(Records from a data source)

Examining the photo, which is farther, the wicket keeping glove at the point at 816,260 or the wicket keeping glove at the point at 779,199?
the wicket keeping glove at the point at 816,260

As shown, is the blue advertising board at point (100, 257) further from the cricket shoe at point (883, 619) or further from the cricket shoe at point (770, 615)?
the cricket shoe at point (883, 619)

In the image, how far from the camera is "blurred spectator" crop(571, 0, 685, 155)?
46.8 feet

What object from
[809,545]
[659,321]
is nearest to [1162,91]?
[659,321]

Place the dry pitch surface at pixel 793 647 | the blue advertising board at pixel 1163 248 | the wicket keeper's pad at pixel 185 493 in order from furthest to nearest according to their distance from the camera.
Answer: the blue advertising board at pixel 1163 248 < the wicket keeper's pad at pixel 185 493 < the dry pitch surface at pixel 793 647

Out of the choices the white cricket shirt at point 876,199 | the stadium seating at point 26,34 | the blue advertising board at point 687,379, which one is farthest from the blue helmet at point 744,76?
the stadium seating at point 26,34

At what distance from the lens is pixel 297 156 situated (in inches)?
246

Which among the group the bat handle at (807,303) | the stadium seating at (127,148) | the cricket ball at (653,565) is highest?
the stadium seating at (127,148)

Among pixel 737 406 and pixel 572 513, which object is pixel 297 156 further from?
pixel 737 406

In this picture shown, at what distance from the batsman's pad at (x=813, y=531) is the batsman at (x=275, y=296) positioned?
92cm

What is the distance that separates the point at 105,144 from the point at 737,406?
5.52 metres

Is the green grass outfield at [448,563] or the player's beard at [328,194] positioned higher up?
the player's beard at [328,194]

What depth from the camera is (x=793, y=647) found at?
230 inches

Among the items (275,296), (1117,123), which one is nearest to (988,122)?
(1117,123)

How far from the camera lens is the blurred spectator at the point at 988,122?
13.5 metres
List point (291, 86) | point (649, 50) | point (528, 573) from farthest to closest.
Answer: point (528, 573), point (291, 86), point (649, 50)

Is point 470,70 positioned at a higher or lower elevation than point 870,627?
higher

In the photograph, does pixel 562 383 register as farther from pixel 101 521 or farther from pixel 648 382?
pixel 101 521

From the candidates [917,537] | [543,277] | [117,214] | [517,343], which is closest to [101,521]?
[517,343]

[Direction]
Copy out the material word for word, starting at the line containing "How far from the camera lens" and continuing through the last line, both ends included.

[Output below]
How far from the camera lens is the blurred spectator at the point at 988,122?
13.5 metres
List point (291, 86) | point (649, 50) | point (528, 573) from farthest to closest.
Answer: point (528, 573), point (291, 86), point (649, 50)

Is point 470,70 positioned at a higher or lower elevation than point 870,627?
higher

In the photograph, does pixel 562 383 register as farther from pixel 101 521 or farther from pixel 648 382?
pixel 101 521

From the candidates [917,537] | [543,277] | [117,214] | [517,343], which is closest to [101,521]?
[517,343]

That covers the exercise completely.